Following the report from Mr. Ludvigson, the directors agreed that it was appropriate to advance the exploration effort, and appointed a Strategic Subcommittee consisting of Mr. Gouze (Chairman of the Subcommittee) and Mr. Ludvigson to be responsible for interacting with both potential investment bankers and senior management. Mr. Ludvigson was responsible for organizing the planned face-to-face meetings with the candidate firms including scheduling and pre-meeting preparation of detailed agendas including specific questions our board wished to have answered by the candidate firms.


Water Street represented Orgentec who got the agreement

On April 30, 2014, Mr. Ludvigson learned that Water Street was pursuing opportunities in the diagnostics space and suggested that Inverness contact principals at Water Street. Inverness contacted Water Street the following day and set up a conference call with Corgenix senior management for the following week. Corgenix believes Mr. Ludvigson was introduced to Water Street through a personal relationship between Water Street and a member of ELITech’s board of directors.


]Incentive Payment Description

an incentive payment from our largest shareholder to the board member serving as its nominee on our board of directors upon closing of the merger;


David Ludvigson serves on our board of directors as the nominee of our largest shareholder. On February 3, 2014, Mr. Ludvigson and our largest shareholder entered into an amendment of their existing agreement for consulting services related to a number of matters, including his position on our board of directors. This amendment has a term of 12 months unless renewed by the parties. In addition to reducing his retainer from $11,333 per month to $8,333 per month, the amendment added for the first time that Mr. Ludvigson will be paid an incentive based on the largest shareholder’s realization of Corgenix shareholdings upon the closing of a transaction or sale of the largest shareholder’s shares of Corgenix stock. The incentive payment would vary based on the amount realized from $50,000 to $250,000. Based on the terms of the merger, Mr. Ludvigson will be paid $100,000 upon the closing of the merger. Although our other board members only recently became aware of this incentive payment, our board ratified its approval of the Merger Agreement after it was advised of these arrangements.


Based on the terms of the merger, Mr. Ludvigson will be paid $100,000 upon the closing of the merger. Although our other board members only recently became aware of this incentive payment, our board ratified its approval of the Merger Agreement after it was advised of these arrangements.


All of this for me makes me do a double take. Feel like there may be more than meets the eye. The fact that some BOD unaware of payment arrangement is a bit of a red flag, was the full board aware that he was also CEO of Nanomix?

While, there are many questions out of what I've been finding that might help illuminate things more, I'll start with three.

(1) Who were the other target companies interested in bidding? What was Ludvigson's role in that process? Was he involved in the specific discussions or just Inverness?
(2) What new companies invested in Nanomix in the latest $12 million round at beginning of 2014? (They currently have $50 million in investment funding overall)
(3) Why wasn't the change in Ludvigson's biography adequately communicated to shareholders, in light of companies own polices and widely accepted filing practices of notifying shareholders if there could be a conflict of interest?
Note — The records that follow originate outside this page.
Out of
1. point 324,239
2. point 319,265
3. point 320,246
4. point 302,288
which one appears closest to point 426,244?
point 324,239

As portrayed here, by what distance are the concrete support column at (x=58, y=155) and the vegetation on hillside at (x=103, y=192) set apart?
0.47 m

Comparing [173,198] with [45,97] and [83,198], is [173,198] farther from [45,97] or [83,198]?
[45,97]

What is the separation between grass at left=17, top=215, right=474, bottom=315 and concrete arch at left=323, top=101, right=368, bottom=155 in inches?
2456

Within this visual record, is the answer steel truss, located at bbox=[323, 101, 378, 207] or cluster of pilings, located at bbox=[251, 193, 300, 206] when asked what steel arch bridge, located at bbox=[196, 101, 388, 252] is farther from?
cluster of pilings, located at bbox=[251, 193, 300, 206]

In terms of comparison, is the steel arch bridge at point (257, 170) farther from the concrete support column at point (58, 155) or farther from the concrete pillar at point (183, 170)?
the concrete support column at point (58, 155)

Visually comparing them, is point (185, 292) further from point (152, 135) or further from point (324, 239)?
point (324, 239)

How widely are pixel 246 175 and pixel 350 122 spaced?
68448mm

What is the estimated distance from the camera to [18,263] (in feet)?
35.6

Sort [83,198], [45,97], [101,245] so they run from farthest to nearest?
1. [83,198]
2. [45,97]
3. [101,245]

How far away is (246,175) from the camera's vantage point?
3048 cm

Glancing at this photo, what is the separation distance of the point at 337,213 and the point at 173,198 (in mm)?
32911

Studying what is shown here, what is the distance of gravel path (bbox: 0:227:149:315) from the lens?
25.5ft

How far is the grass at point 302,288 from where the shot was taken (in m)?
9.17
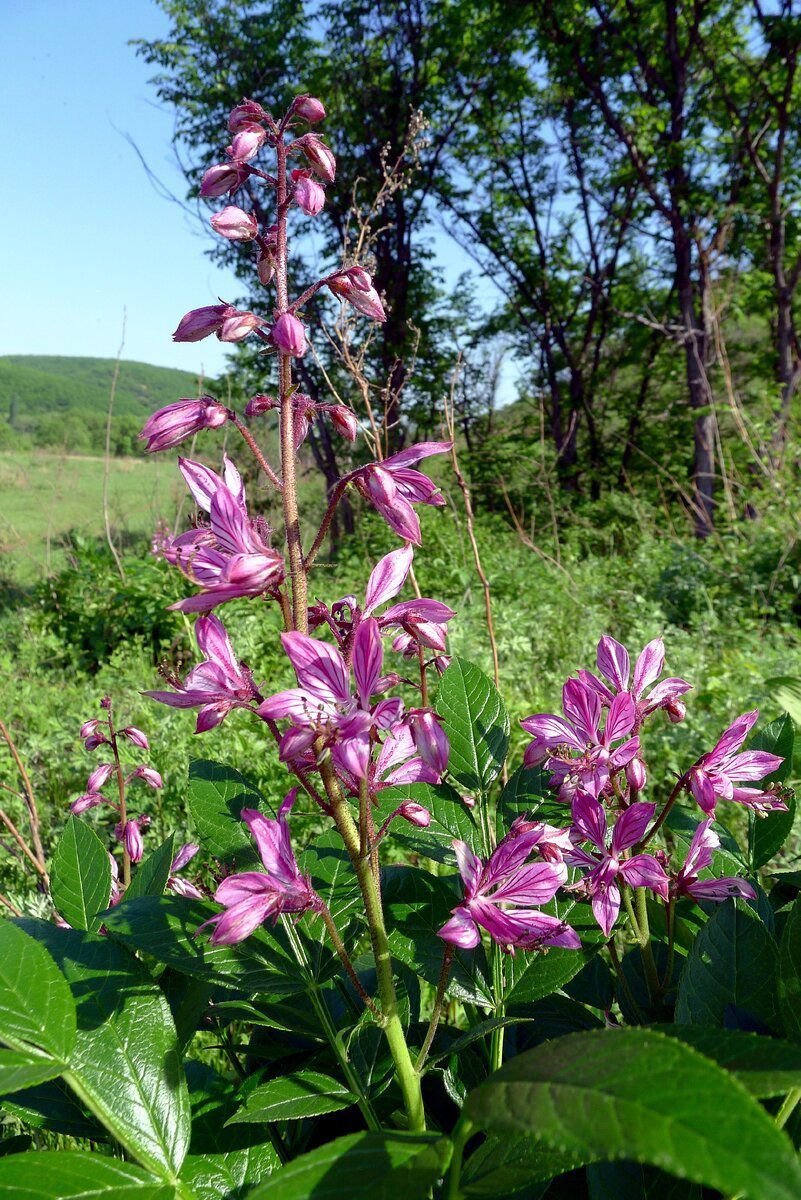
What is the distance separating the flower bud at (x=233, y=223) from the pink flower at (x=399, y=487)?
0.34 meters

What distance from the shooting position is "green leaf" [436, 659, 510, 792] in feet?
3.08

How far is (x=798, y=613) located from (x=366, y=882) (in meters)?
5.60

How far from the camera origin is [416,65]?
34.9ft

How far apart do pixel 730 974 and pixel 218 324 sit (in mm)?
877

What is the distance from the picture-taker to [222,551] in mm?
724

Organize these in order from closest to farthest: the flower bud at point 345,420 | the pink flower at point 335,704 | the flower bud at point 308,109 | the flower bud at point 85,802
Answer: the pink flower at point 335,704 → the flower bud at point 345,420 → the flower bud at point 308,109 → the flower bud at point 85,802

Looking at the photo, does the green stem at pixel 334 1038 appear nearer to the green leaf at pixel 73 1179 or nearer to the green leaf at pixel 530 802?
the green leaf at pixel 73 1179

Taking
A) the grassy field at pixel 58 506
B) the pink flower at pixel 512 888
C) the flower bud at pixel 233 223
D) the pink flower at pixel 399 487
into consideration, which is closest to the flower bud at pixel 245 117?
the flower bud at pixel 233 223

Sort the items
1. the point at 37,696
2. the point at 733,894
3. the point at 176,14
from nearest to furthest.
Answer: the point at 733,894
the point at 37,696
the point at 176,14

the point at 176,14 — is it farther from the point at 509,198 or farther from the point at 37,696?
the point at 37,696

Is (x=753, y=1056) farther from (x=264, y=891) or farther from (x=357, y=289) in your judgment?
(x=357, y=289)

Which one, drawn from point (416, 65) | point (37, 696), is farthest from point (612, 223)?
point (37, 696)

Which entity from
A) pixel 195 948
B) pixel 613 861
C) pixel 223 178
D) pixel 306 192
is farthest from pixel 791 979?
pixel 223 178

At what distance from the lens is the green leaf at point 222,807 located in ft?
2.63
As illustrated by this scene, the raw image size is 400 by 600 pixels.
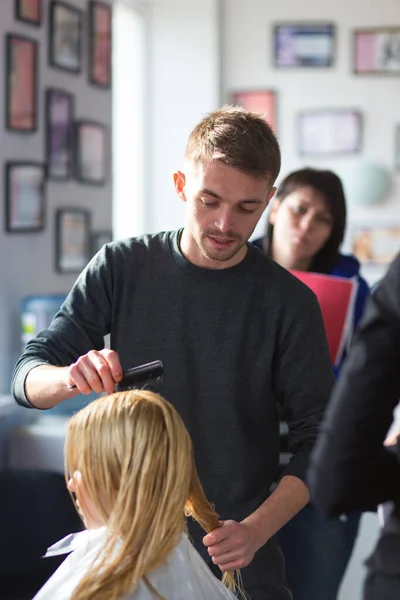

On my end, I'm still wrapping my head around the many pieces, and unsure who is benefitting from all of this, but I think at the very least there are alot of questions that shareholders deserve the answers to and hopefully the legal route will open some of them up if the company is not. I am certainly not convinced at all that BOD has been most concerned with acting in the interests of shareholders knowing the information they have known. Would be nice if SEC would peek into to make sure everything is above board here.